Triggering Devices with an Arduino
Oscilloscopes, function generators, etc., usually come with a TTL-compatible trigger input. Most of the time, this input takes 5V signals, sometimes 3.3V signals. Typically, the input impedance is not specified. My Agilent arbitrary waveform generator uses 10kOhm input impedance.
TTL-compatible means that the inputs have a high impedance and that, by design, a single microcontroller output should be able to drive several inputs simultaneously (fan out).
How does a typical microcontroller perform as a trigger generator? I am using an Arduino Uno, which can drive 40mA per pin, with a slightly modifight blink example:
void setup() {
pinMode(12, OUTPUT);
}
void loop() {
digitalWrite(12, HIGH); // Pin 13 has internal LED -> Use Pin 12
delay(1); // 2x 1 ms -> 500Hz
digitalWrite(12, LOW);
delay(1);
}
I used clips and 1.5m of 50Ohm BNC cable to connect this to my oscilloscope (which has standard high-impedance inputs). For my measurements I did not connect this signal anywhere else: There was no trigger input listening. But routing this signal further to the TRIG-IN of a function generator did not change its properties too much - most of it was additional ringing caused by the extra cable.
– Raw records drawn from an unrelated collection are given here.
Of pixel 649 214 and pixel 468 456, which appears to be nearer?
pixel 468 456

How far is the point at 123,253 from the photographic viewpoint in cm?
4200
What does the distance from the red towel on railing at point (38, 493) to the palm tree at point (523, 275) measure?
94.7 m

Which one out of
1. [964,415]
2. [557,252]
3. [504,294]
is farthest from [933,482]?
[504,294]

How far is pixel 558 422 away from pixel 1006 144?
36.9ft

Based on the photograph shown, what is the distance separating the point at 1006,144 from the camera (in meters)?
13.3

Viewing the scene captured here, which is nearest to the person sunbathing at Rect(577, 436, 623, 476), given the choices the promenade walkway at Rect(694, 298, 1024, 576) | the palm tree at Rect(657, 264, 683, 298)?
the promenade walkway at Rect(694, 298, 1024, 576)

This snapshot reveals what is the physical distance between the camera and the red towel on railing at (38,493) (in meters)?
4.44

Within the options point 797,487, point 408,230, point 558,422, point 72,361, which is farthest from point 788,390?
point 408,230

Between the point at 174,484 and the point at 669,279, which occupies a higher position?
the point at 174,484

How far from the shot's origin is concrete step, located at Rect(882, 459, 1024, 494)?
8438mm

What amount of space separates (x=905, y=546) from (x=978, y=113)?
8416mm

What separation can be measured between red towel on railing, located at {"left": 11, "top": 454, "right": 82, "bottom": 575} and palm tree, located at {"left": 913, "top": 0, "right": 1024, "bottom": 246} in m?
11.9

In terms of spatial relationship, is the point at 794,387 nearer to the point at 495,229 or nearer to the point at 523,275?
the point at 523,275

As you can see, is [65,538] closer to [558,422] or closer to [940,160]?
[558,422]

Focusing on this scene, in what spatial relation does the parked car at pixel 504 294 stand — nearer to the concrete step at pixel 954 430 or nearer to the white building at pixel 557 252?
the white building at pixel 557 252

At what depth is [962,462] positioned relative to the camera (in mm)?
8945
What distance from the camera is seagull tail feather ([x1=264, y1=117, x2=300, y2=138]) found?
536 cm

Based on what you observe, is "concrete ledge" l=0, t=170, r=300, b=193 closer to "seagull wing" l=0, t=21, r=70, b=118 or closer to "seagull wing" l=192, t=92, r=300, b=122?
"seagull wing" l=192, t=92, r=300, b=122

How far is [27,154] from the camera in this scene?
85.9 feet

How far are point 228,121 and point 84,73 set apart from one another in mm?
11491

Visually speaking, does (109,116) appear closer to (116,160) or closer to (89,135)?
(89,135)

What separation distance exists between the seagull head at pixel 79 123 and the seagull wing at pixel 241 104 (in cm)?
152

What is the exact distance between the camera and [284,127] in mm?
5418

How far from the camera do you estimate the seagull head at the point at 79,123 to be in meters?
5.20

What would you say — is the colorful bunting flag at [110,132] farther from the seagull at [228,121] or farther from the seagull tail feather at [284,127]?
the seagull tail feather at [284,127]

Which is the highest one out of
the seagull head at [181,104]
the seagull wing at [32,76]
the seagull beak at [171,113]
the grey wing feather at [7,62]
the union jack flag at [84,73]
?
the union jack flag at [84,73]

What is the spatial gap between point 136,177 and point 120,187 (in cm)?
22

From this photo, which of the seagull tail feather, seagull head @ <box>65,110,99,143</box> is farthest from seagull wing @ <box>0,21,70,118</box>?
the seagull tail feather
The following description applies to both cases.
The rising edge of my ~500Hz signal looks surprisingly clean, considering that the 50Ohm cable is not matched to the output and input impedances of the signal. The slew-rate is between 0.5V/ns and 1.0V/ns, the rise-time 10ns. You see some slight ringing of the cable in the first 100ns.
I did not try to measure the exact frequency. My scope gave me a value of 490Hz-495Hz, which I attribute to measurement error of the scope itself.
Looking at the edge of the next period, 2ms later, reveals a surprising amount of jitter. My el-cheapo oscilloscope does not have jitter-analysis software, but my impression was that most jitter is within ±150ns, with occasional spikes up to ±10µs, sometimes even more.
After 10 periods, the jitter got worse by a factor 2 or so.
Overall, using Arduino as a trigger generator seems to work for experiments where several 10µs jitter is OK. In my case, up to 1ms is acceptable, so I went with it.
For demanding applications, it's better to use a proper trigger generator that is designed to drive 50Ohm loads, so that the trigger inputs can be terminated properly. This reduces reflections (ringing). (If you use a 50Ohm driver, you should terminate the signal, otherwise you get twice the voltage!).
In practice, trigger inputs are rarely driven by 50Ohm or terminated properly, because the effects of reflections are very repeatable, which means that they don't matter a lot for the timing.